::: GIVEN TEXT :::
# Splitting Directv mini genie signal to another TV



## Affluenzafree

Hi everyone. 

I have been a reader of many posts here over the years and now have questions I hope to get answers to. Next week, I get to drop Comcast (yay!) and am looking to return to Directv. 

The last setup I had with Directv was the total home dvr which had a main dvr and then smaller boxes located in other rooms. What was nice about those smaller boxes was that it had HDMI and composite outputs on them. 

This allowed me to run composite to the main TV and then hdmi to the back of the second TV not far away. Add in that the remote was RF and I was all set. 

I could watch tv 1 or 2 while the other set was off.

Given that Directv uses mini genies without composite built in, I had a few questions. 

If I wanted to watch one of the tvs via split signal while the other was OFF, would a composite dongle work with the mini genie? If not, would a powered hdmi splitter work? 

Thanks in advance.


----------



## damondlt

You need an HDMI splitter. And yes they work!

You should also get HDMI extender over Ethernet, Cat5e or Cat 6.
All can be bought from Ebay ot Mono price.
I wouldn't bother with the Dongle.


----------



## Affluenzafree

Thank you. Would something like this work?

OREI HD-102 1x2 1 Port HDMI Powered Splitter Ver 1.3 Certified for Full HD 1080P & 3D Support (One Input To Two Outputs)

https://www.amazon.com/dp/B005HXFARS/ref=cm_sw_r_awd_ZxTmub0WZB0KP


----------



## damondlt

Yes I have the exact same one, I got it from ebay for $16.


----------



## damondlt

Not sure how far away other tv is, but if it's more then 20 feet, I would look into an extender. 
But never hurts to try first.

Plus you should have an RF remote. Makes it all the more easier.
::: ITEMS :::
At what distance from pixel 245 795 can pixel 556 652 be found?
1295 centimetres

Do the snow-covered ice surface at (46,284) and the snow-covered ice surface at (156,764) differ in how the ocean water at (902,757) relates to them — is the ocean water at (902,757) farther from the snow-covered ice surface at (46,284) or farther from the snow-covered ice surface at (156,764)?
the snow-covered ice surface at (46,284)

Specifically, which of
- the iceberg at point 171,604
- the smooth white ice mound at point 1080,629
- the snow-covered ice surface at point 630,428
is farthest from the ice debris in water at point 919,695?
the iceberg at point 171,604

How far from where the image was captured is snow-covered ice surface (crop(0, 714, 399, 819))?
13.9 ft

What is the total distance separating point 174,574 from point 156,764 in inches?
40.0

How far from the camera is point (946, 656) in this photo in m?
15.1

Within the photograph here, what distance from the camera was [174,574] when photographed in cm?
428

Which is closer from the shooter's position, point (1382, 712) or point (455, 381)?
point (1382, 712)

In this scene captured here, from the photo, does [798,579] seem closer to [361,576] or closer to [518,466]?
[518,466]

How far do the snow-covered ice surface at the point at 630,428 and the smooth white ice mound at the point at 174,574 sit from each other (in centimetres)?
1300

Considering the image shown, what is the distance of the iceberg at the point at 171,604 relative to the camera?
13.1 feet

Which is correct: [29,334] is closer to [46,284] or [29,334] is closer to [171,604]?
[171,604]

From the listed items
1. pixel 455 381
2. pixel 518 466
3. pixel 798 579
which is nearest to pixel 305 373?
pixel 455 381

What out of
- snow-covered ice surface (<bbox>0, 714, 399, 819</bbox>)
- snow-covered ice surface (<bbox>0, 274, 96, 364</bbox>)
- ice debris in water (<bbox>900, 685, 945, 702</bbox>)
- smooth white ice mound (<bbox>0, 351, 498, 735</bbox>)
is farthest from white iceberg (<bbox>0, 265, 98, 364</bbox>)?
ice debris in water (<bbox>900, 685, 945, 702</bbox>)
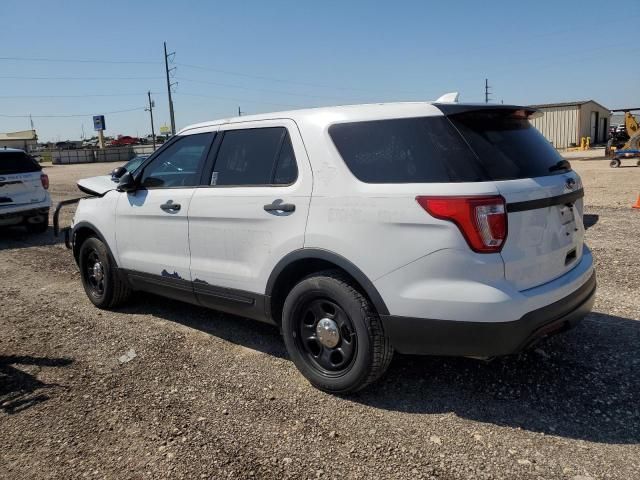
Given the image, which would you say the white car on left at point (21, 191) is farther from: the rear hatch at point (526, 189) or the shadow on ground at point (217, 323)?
the rear hatch at point (526, 189)

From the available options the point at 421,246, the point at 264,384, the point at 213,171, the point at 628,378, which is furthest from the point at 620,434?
the point at 213,171

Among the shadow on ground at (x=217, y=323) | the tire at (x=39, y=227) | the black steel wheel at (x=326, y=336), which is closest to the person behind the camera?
the black steel wheel at (x=326, y=336)

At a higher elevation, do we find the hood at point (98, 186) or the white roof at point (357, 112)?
the white roof at point (357, 112)

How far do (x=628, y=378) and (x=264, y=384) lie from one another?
2.45m

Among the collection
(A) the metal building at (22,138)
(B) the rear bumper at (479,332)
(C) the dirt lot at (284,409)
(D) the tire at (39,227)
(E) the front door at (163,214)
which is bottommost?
(C) the dirt lot at (284,409)

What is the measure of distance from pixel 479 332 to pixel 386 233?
2.44 ft

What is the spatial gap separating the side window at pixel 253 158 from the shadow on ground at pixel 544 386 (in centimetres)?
142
:::
AIM:
Set down word for word the part of the forum thread about splitting a mini genie signal that opens with the words containing "Hi everyone." and closes with "set was off.".

FINAL RESULT:
Hi everyone. 

I have been a reader of many posts here over the years and now have questions I hope to get answers to. Next week, I get to drop Comcast (yay!) and am looking to return to Directv. 

The last setup I had with Directv was the total home dvr which had a main dvr and then smaller boxes located in other rooms. What was nice about those smaller boxes was that it had HDMI and composite outputs on them. 

This allowed me to run composite to the main TV and then hdmi to the back of the second TV not far away. Add in that the remote was RF and I was all set. 

I could watch tv 1 or 2 while the other set was off.